_AUSGANGSTEXT_:
---
In vielen Schweizer Städten gehören sie mittlerweile zum Strassenbild: E-Trottinetts. Mit einer Handy-App entsperrt, sind sie im Nu einsatzbereit – einfach aufspringen und los gehts. Weil die Dinger so scheinbar beiläufig am Wegrand, auf dem Trottoir oder in der Einkaufsstrasse herumstehen, wirken sie beinahe wie Spielzeug.
Dass es sich bei diesem Gefährt allerdings nicht um ein Spielzeug handelt, wird uns spätestens nach Unglücksmeldungen wieder bewusst. Im Juli verunfallte in London die britische Youtuberin Emily Hartridge, † 35, tödlich. Die Influencerin war auf ihrem E-Trottinett unterwegs, als sie mit einem Lastwagen zusammenstiess. Ihre Fangemeinde ist erschüttert.
Auf einem E-Trottinett darf jeder fahren, der 14 Jahre oder älter ist. Zwischen 14 und 16 ist ein Führerschein der Kategorie M (Motorfahrräder) Pflicht, ab 16 ist das Fahren auch ohne Prüfung erlaubt. Seit dem 1. Februar 2019 ist in der Schweiz sogar das Fahren zu zweit gestattet.
Seither begegnet man immer öfter Erwachsenen, die ihre Kinder auf diese Weise von A nach B transportieren. Das ist aus verschiedenen Gründen problematisch. Der auffälligste ist jedoch, dass in den meisten Fällen weder Kinder noch Eltern Helme tragen. Auch das spätere Todesopfer von London war ohne Kopfschutz unterwegs.
---
_ERFASSTE DATEN_:

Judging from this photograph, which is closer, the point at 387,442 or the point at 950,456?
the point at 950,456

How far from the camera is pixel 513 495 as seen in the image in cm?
---
Schreibe den Text über E-Trottinetts im Anschluss an seinen letzten Satz weiter. Das Material spielt hierfür keine Rolle.

_ERGEBNIS_:
Da die Flitzer aufgrund ihrer Motorleistung und Geschwindigkeit bis maximal 20 km/h zu den Leicht-Motorfahrrädern gezählt werden, muss man sie auf dem Velostreifen oder der Strasse fahren, Trottoirs sind verboten. «Sein Kind im Verkehr auf einem E-Trottinett mitzuführen, kann sehr gefährlich werden. Deshalb raten wir davon ab», sagt Nicolas Kessler, Mediensprecher der Beratungsstelle für Unfallverhütung - bfu. Kessler denkt dabei an Situationen auf vielbefahrenen Strassen, in denen sich das Kind nicht gut festhalte oder einen Freund erblicke und spontan absteige. Situationen, in denen Kinder ohne Helm unterwegs seien, beunruhigen ihn. «Da keine Helmpflicht besteht, können wir nur dringend empfehlen, stets mit Kopfschutz zu fahren», sagt er.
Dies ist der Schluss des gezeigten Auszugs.